+++ Data +++
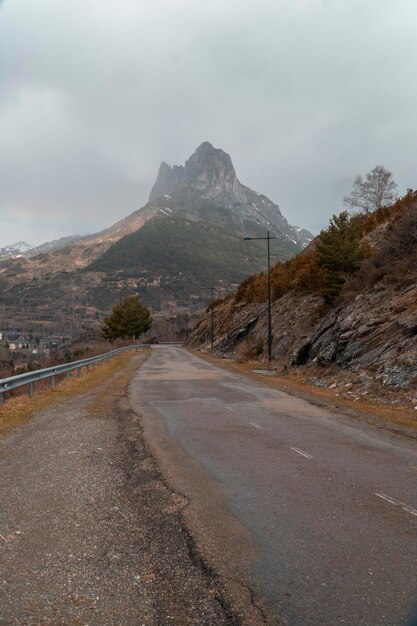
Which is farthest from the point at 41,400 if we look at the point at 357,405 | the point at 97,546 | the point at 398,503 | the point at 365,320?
the point at 365,320

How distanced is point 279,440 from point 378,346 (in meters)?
11.0

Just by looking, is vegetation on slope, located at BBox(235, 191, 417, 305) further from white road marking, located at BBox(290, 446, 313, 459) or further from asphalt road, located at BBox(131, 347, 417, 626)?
white road marking, located at BBox(290, 446, 313, 459)

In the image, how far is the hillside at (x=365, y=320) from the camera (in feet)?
58.4

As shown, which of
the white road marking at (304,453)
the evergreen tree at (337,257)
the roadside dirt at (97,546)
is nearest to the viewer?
the roadside dirt at (97,546)

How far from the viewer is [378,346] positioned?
19.3m

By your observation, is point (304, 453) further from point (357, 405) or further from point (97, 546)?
point (357, 405)

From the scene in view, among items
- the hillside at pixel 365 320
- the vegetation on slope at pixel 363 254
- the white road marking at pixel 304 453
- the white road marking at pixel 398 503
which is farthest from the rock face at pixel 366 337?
the white road marking at pixel 398 503

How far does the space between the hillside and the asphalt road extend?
246 inches

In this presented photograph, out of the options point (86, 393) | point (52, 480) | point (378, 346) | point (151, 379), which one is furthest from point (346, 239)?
point (52, 480)

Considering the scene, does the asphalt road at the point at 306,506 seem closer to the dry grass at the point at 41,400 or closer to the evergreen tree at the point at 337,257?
the dry grass at the point at 41,400

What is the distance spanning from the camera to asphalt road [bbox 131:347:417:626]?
3.76 metres

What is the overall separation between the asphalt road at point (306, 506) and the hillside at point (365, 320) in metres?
6.25

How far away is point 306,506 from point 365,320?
17.3m

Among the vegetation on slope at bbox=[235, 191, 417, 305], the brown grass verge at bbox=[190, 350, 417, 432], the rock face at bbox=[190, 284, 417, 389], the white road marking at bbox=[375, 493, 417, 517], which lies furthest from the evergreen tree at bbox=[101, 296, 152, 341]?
the white road marking at bbox=[375, 493, 417, 517]
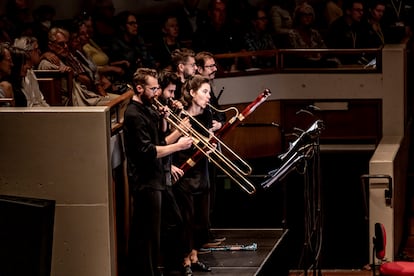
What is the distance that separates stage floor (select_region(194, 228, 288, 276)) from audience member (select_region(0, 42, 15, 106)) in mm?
1794

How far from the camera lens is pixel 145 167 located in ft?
22.7

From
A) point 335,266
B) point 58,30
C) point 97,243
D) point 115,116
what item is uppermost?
point 58,30

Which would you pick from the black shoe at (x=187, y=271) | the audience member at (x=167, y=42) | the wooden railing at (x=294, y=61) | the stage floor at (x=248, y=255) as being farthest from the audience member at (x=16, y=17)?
the black shoe at (x=187, y=271)

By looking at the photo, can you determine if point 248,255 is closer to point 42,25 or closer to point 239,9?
point 42,25

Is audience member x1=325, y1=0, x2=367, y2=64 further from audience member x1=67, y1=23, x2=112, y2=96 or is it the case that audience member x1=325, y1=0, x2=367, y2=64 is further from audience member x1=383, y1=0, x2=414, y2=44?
audience member x1=67, y1=23, x2=112, y2=96

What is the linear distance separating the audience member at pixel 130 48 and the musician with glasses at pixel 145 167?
337 cm

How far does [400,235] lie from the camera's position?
33.3 ft

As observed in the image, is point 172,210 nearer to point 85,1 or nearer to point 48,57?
point 48,57

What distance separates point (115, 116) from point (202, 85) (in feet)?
2.77

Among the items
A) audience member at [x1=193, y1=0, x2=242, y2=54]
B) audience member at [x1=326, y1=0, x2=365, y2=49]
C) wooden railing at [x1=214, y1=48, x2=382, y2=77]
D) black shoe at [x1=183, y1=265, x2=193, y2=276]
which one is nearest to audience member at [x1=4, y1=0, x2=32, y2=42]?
→ audience member at [x1=193, y1=0, x2=242, y2=54]

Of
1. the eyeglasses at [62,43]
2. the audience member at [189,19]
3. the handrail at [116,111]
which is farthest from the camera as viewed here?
the audience member at [189,19]

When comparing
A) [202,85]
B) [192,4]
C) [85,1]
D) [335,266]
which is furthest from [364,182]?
[85,1]

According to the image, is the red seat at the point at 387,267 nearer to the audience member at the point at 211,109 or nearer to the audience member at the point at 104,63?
the audience member at the point at 211,109

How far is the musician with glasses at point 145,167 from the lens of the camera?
270 inches
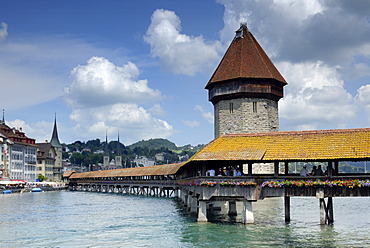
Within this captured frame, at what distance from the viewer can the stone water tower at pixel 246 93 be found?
4916cm

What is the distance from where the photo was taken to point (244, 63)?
5028 centimetres

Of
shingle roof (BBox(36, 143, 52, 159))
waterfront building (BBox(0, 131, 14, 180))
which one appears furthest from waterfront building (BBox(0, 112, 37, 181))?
shingle roof (BBox(36, 143, 52, 159))

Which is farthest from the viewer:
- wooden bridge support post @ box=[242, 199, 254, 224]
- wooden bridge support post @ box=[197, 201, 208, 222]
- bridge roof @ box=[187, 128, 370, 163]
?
wooden bridge support post @ box=[197, 201, 208, 222]

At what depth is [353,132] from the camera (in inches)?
944

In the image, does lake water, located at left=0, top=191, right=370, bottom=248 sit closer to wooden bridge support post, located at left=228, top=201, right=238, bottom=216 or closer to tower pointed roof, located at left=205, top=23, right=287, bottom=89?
wooden bridge support post, located at left=228, top=201, right=238, bottom=216

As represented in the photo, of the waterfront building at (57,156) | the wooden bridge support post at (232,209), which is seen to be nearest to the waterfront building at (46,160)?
the waterfront building at (57,156)

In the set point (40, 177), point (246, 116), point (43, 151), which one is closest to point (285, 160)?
point (246, 116)

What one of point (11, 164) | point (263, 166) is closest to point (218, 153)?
point (263, 166)

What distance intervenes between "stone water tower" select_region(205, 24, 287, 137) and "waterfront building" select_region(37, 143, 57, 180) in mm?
76364

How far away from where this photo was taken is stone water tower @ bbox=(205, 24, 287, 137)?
161 feet

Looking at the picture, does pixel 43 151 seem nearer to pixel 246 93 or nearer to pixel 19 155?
pixel 19 155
+++
#### [Work instructions]
Repeat all of the data above word for word, leaving out the pictures.

#### [Result below]
Which is farthest from the point at 41,400 if we look at the point at 357,405 | the point at 97,546 | the point at 398,503 | the point at 365,320?
the point at 365,320

How distanced is point 279,440 from point 378,346 (in meters)?
11.0

Just by looking, is vegetation on slope, located at BBox(235, 191, 417, 305) further from white road marking, located at BBox(290, 446, 313, 459) or further from asphalt road, located at BBox(131, 347, 417, 626)?
white road marking, located at BBox(290, 446, 313, 459)

In the image, how far is the hillside at (x=365, y=320) from the camera (in feet)?
58.4

As shown, which of
the white road marking at (304,453)
the evergreen tree at (337,257)
the roadside dirt at (97,546)
is nearest to the viewer?
the roadside dirt at (97,546)

How far from the viewer is [378,346] positioned?
19.3m

By your observation, is point (304, 453) further from point (357, 405) or further from point (97, 546)?
point (357, 405)

From the scene in view, among items
- the hillside at pixel 365 320
- the vegetation on slope at pixel 363 254
- the white road marking at pixel 304 453
- the white road marking at pixel 398 503
which is farthest from the rock face at pixel 366 337?
the white road marking at pixel 398 503

How far does the space between the hillside and the asphalt road extend?
246 inches

In this presented photograph, out of the options point (86, 393) | point (52, 480) | point (378, 346) | point (151, 379), which one is furthest from point (346, 239)?
point (52, 480)

Considering the scene, does the asphalt road at the point at 306,506 seem closer to the dry grass at the point at 41,400 or closer to the evergreen tree at the point at 337,257?
the dry grass at the point at 41,400

What is the distance spanning from the camera to asphalt road [bbox 131:347:417:626]?
3.76 metres

What is the overall separation between the asphalt road at point (306, 506) and the hillside at point (365, 320) in metres?
6.25

How far away is point 306,506 from point 365,320?
17.3m

Among the vegetation on slope at bbox=[235, 191, 417, 305], the brown grass verge at bbox=[190, 350, 417, 432], the rock face at bbox=[190, 284, 417, 389], the white road marking at bbox=[375, 493, 417, 517], which lies furthest from the evergreen tree at bbox=[101, 296, 152, 341]?
the white road marking at bbox=[375, 493, 417, 517]
What is the distance that separates stage floor (select_region(194, 228, 288, 276)) from audience member (select_region(0, 42, 15, 106)) in mm?
1794

How far from the camera lens is pixel 145 167 located in ft?
22.7

From
A) point 335,266
B) point 58,30
C) point 97,243
D) point 115,116
what item is uppermost?
point 58,30

Which would you pick from the black shoe at (x=187, y=271) | the audience member at (x=167, y=42) | the wooden railing at (x=294, y=61) | the stage floor at (x=248, y=255) as being farthest from the audience member at (x=16, y=17)?
the black shoe at (x=187, y=271)

By looking at the photo, can you determine if point 248,255 is closer to point 42,25 or closer to point 239,9?
point 42,25

Is audience member x1=325, y1=0, x2=367, y2=64 further from audience member x1=67, y1=23, x2=112, y2=96 or is it the case that audience member x1=325, y1=0, x2=367, y2=64 is further from audience member x1=383, y1=0, x2=414, y2=44?
audience member x1=67, y1=23, x2=112, y2=96

What is the linear distance separating the audience member at pixel 130 48 and the musician with glasses at pixel 145 167?
337 cm

How far does [400,235] lie from the camera's position?
33.3 ft

As observed in the image, is point 172,210 nearer to point 85,1 or nearer to point 48,57?
point 48,57

What distance separates point (115, 116) from point (202, 85) (in feet)?
2.77

Among the items
A) audience member at [x1=193, y1=0, x2=242, y2=54]
B) audience member at [x1=326, y1=0, x2=365, y2=49]
C) wooden railing at [x1=214, y1=48, x2=382, y2=77]
D) black shoe at [x1=183, y1=265, x2=193, y2=276]
which one is nearest to audience member at [x1=4, y1=0, x2=32, y2=42]?
→ audience member at [x1=193, y1=0, x2=242, y2=54]

Of
1. the eyeglasses at [62,43]
2. the audience member at [189,19]
3. the handrail at [116,111]
which is farthest from the camera as viewed here?
the audience member at [189,19]

When comparing
A) [202,85]
B) [192,4]
C) [85,1]
D) [335,266]
which is furthest from [364,182]?
[85,1]

According to the image, is the red seat at the point at 387,267 nearer to the audience member at the point at 211,109 or nearer to the audience member at the point at 104,63?
the audience member at the point at 211,109

How far is the musician with glasses at point 145,167 from the lens of the camera?
270 inches
Within this captured frame, at what distance from the viewer can the stone water tower at pixel 246 93 be found?
4916cm

What is the distance from where the photo was taken to point (244, 63)?
5028 centimetres

Of
shingle roof (BBox(36, 143, 52, 159))
waterfront building (BBox(0, 131, 14, 180))
which one appears furthest from waterfront building (BBox(0, 112, 37, 181))?
shingle roof (BBox(36, 143, 52, 159))

Which is farthest from the viewer:
- wooden bridge support post @ box=[242, 199, 254, 224]
- wooden bridge support post @ box=[197, 201, 208, 222]
- bridge roof @ box=[187, 128, 370, 163]
?
wooden bridge support post @ box=[197, 201, 208, 222]

At what depth is [353,132] from the camera (in inches)?
944

In the image, does lake water, located at left=0, top=191, right=370, bottom=248 sit closer to wooden bridge support post, located at left=228, top=201, right=238, bottom=216 or closer to tower pointed roof, located at left=205, top=23, right=287, bottom=89?
wooden bridge support post, located at left=228, top=201, right=238, bottom=216

As represented in the photo, of the waterfront building at (57,156) | the wooden bridge support post at (232,209), which is seen to be nearest to the waterfront building at (46,160)?
the waterfront building at (57,156)

In the set point (40, 177), point (246, 116), point (43, 151), which one is closest to point (285, 160)?
point (246, 116)

What one of point (11, 164) | point (263, 166) is closest to point (218, 153)?
point (263, 166)

What distance intervenes between "stone water tower" select_region(205, 24, 287, 137) and "waterfront building" select_region(37, 143, 57, 180) in mm?
76364

How far away from where this photo was taken is stone water tower @ bbox=(205, 24, 287, 137)?
161 feet

Looking at the picture, does pixel 43 151 seem nearer to pixel 246 93 or nearer to pixel 19 155?
pixel 19 155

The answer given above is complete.